Have you talked to any patent examiner? They are so overloaded the easiest way for them to clear their backlog is to issue the patent. If they reject the patent the better heeled applicants just have their patent attorneys tweak it slightly, refile, then go in for a face-to-face with the examiner and talk to him until he gives in.

The system is broken. Systems and Methods patents (in full disclosure I have a few of those) should be largely forbidden a priori. Systems and Methods patents should have to show novelty in the extreme!
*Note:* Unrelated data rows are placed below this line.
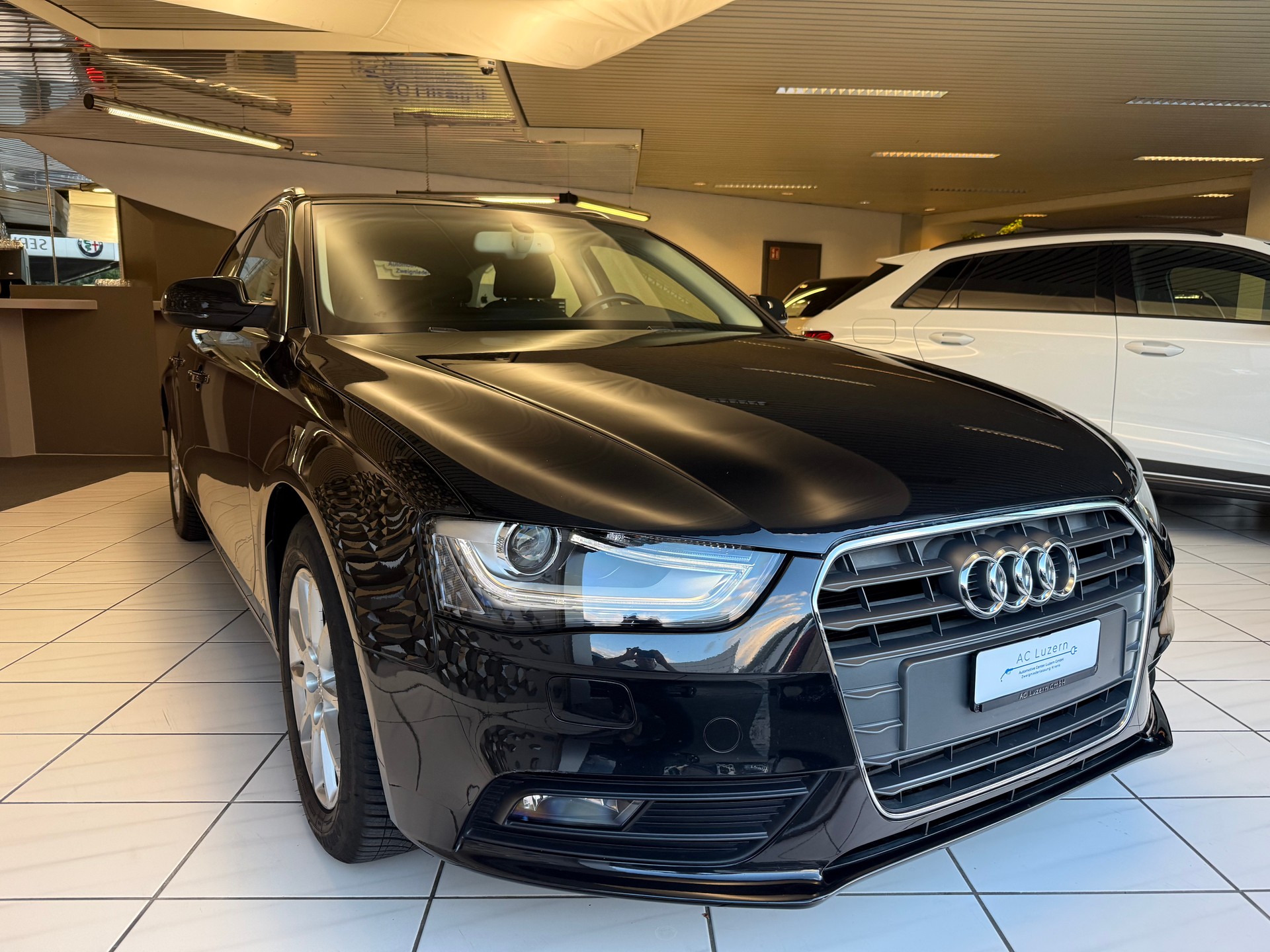 AUDI A4 Avant 1.8 TFSI multitronic-image-3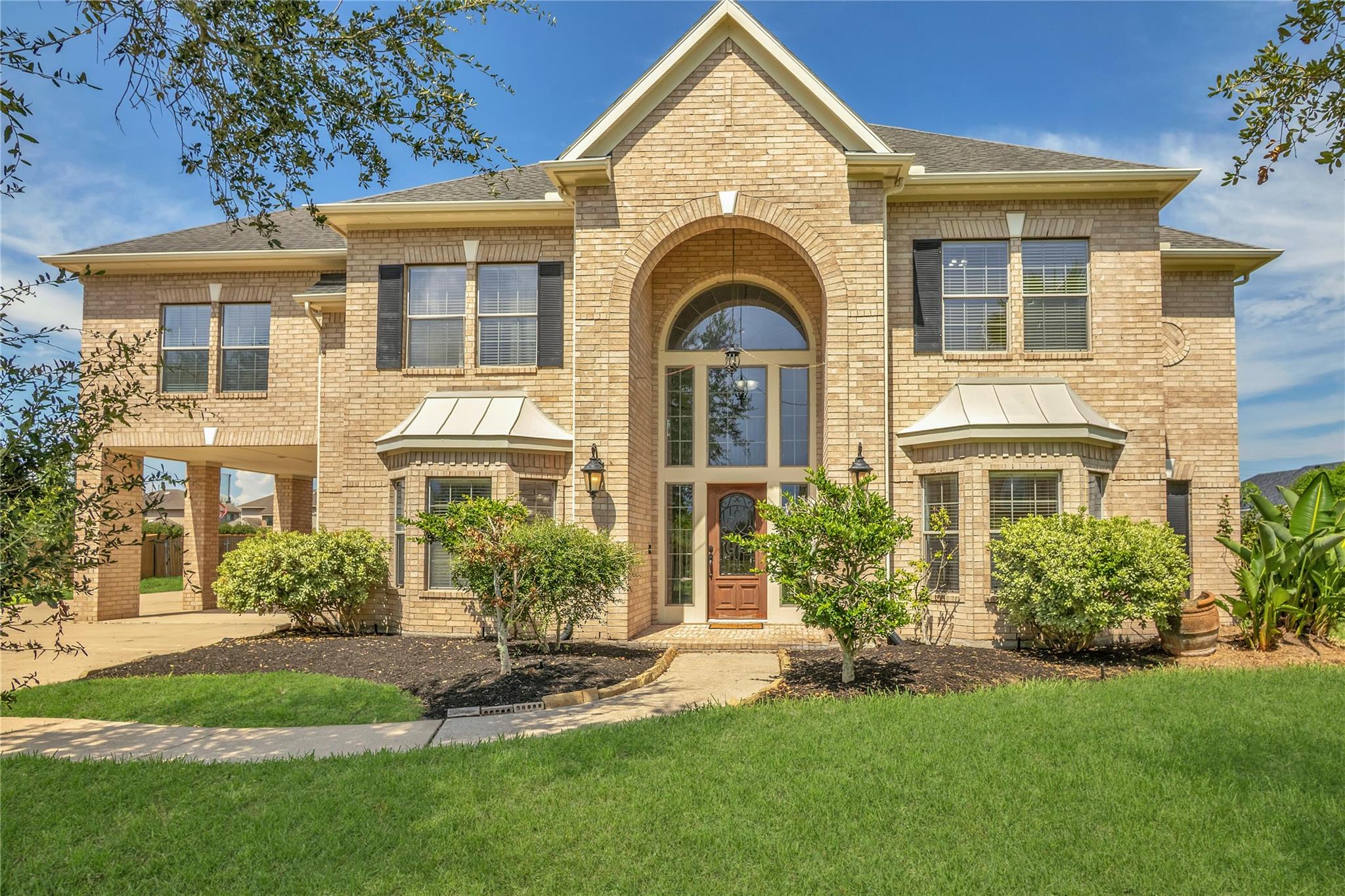 3913 Pebble Brook Drive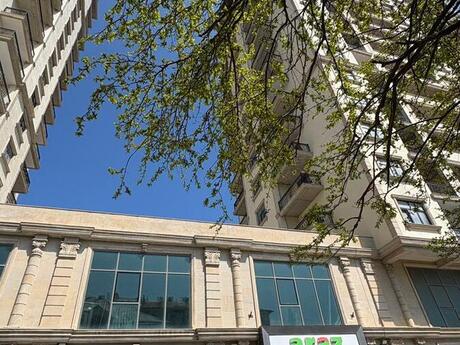 4 otaqlı yeni tikili - Bayıl q. - 178 m²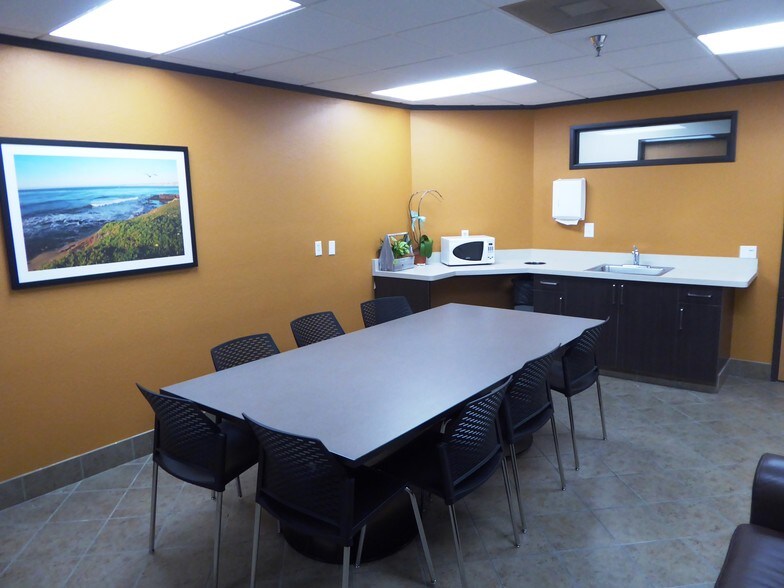 More Photos Of 8380 Miramar Mall Rd, San Diego Flex For Lease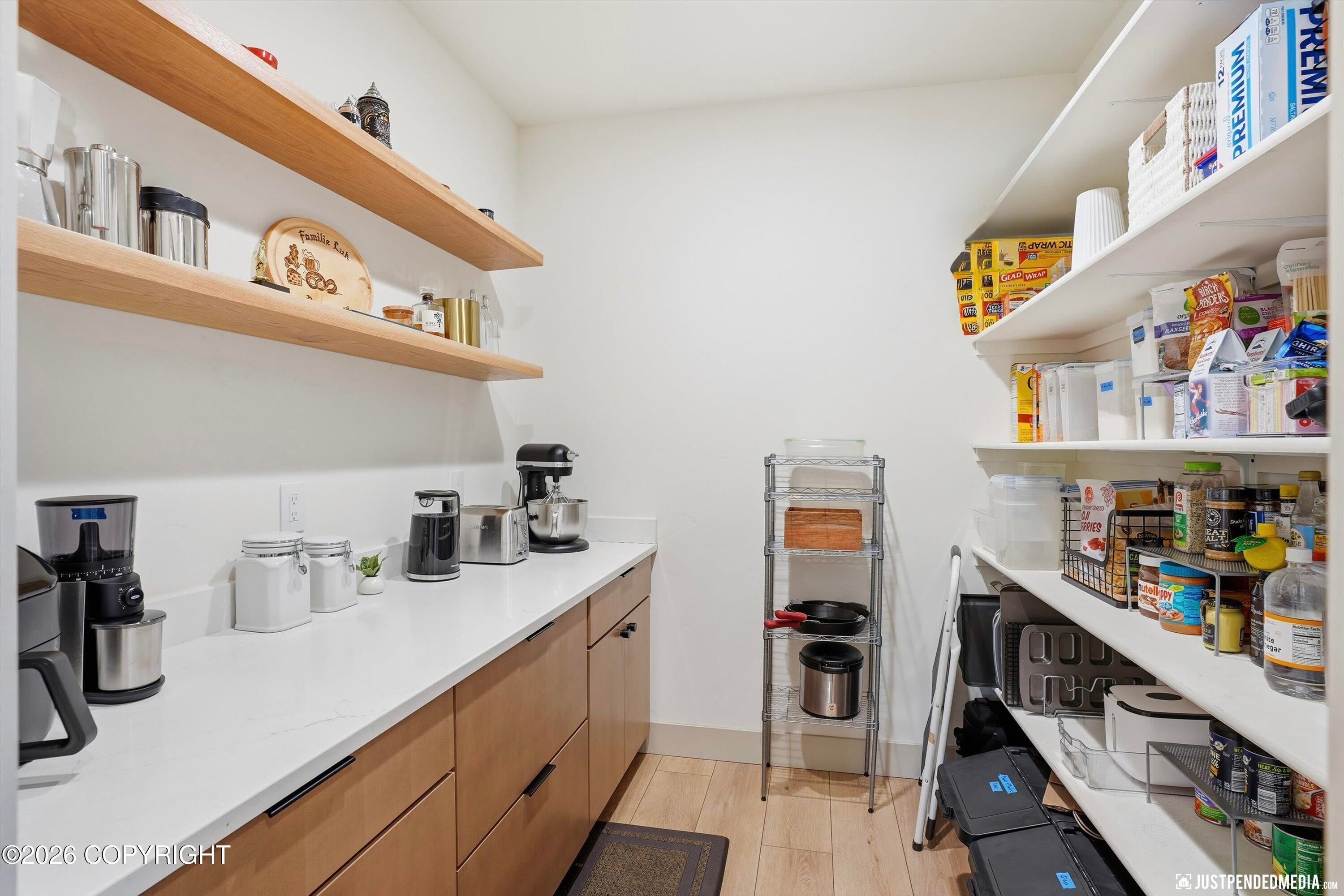 Anchorage, Alaska, 99516, United States, 4 Bedrooms Bedrooms, ,6 BathroomsBathrooms,Residential,Active,2011878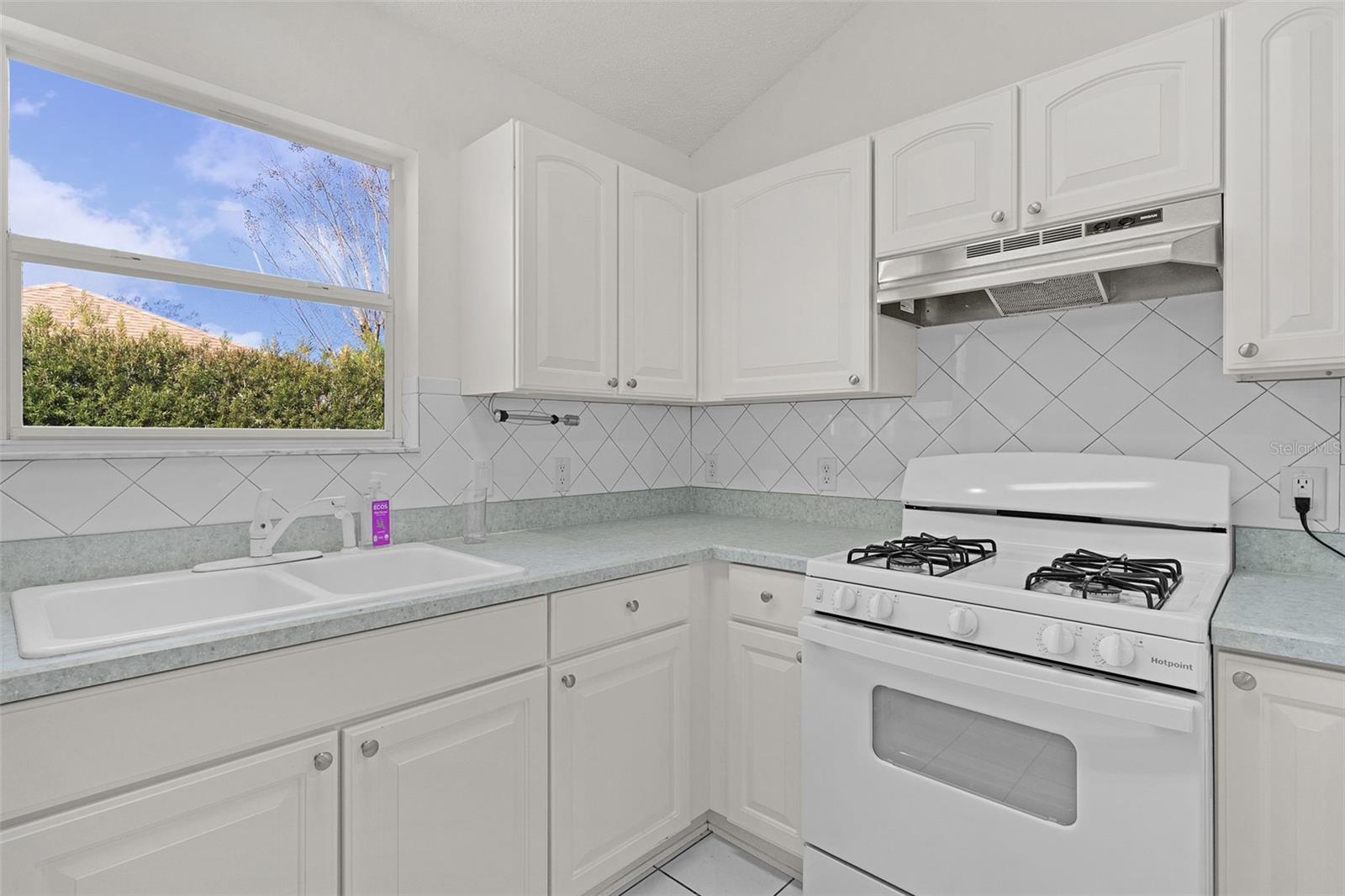 Image 13 of 43 For 1270 Weaton Court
Also, while I'm not a fan of growing government, the USPTO needs to double the number of examiners it has with the absolute direction that patents will be denied unless the examiner has the reaction of, "Wow, I've never heard of *anything* like that before!"

Finally, I'd add this bit to future patent law: The prior art searches must be enforceable. Right now 99% of the prior art search is done by the patent applicant. Make it illegal (with stiff fines) for applicants to knowingly submit partial prior art lists.

Right now the general rule with prior art submissions is, for all practical purposes, under the "grandmother rule", i.e., if your grandmother (well actually in my case it would be my mother who's about 90) can easily find it then you must report it. If your grandmother can't find it without a long, exhaustive search, then you don't have to report it.

Also right now patent examiners only do a cursory search to see if anything pops up in the public record -- nothing more.

Make applicants do an exhaustive search before filing and list all the prior art they find.